The first calculation performed is a full calculation. Since no cells have been calculated yet, we need to calculate results for all defined cells. This is followed by a verification of the initial calculation. After this, we modify cell A6, and perform partial re-calculation. Since no other cells depend on the result of cell A6, the re-calc only calculates A6.

Now, the third calculation is also a partial re-calculation following the modification of cell A1. This time, because several other cells do depend on the result of A1, those cells also need to be re-calculated. The end result is that cells A1, A2, A3, A4, A5 and A6 all get re-calculated.

..........

Reproduce the passage on spreadsheet recalculation word for word, starting at "Now, the third" and ending at "all get re-calculated.".

Dataset entries:
..........

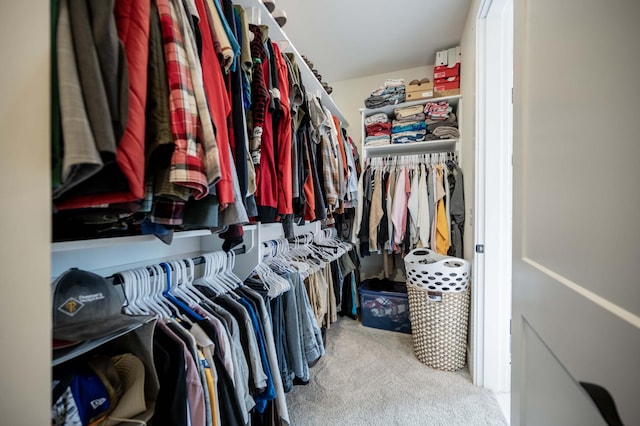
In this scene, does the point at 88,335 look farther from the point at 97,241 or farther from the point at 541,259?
the point at 541,259

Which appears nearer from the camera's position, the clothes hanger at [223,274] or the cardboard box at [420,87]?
the clothes hanger at [223,274]

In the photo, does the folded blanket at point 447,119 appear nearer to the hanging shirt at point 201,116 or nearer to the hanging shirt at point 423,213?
the hanging shirt at point 423,213

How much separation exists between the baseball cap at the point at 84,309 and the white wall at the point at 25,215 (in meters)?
0.24

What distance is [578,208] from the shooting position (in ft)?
1.45

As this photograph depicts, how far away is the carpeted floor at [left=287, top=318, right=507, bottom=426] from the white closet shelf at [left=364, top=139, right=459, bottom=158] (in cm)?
174

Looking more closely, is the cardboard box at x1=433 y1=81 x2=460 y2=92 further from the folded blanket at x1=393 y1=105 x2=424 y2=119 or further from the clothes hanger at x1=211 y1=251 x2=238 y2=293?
the clothes hanger at x1=211 y1=251 x2=238 y2=293

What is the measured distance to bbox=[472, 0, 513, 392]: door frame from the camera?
4.78 ft

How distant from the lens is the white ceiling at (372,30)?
68.2 inches

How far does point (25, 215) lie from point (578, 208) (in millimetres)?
865

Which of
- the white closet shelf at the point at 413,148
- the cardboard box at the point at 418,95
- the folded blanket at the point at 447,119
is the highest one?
the cardboard box at the point at 418,95

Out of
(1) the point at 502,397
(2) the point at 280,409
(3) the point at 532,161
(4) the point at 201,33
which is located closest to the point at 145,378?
(2) the point at 280,409

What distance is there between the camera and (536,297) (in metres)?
Answer: 0.59

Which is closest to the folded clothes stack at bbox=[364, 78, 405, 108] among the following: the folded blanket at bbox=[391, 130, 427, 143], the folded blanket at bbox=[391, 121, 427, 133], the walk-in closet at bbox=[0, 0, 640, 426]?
the folded blanket at bbox=[391, 121, 427, 133]

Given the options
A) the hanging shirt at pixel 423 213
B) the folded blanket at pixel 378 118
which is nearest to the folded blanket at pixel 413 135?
the folded blanket at pixel 378 118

..........

* [ANSWER SPACE]:
Now, the third calculation is also a partial re-calculation following the modification of cell A1. This time, because several other cells do depend on the result of A1, those cells also need to be re-calculated. The end result is that cells A1, A2, A3, A4, A5 and A6 all get re-calculated.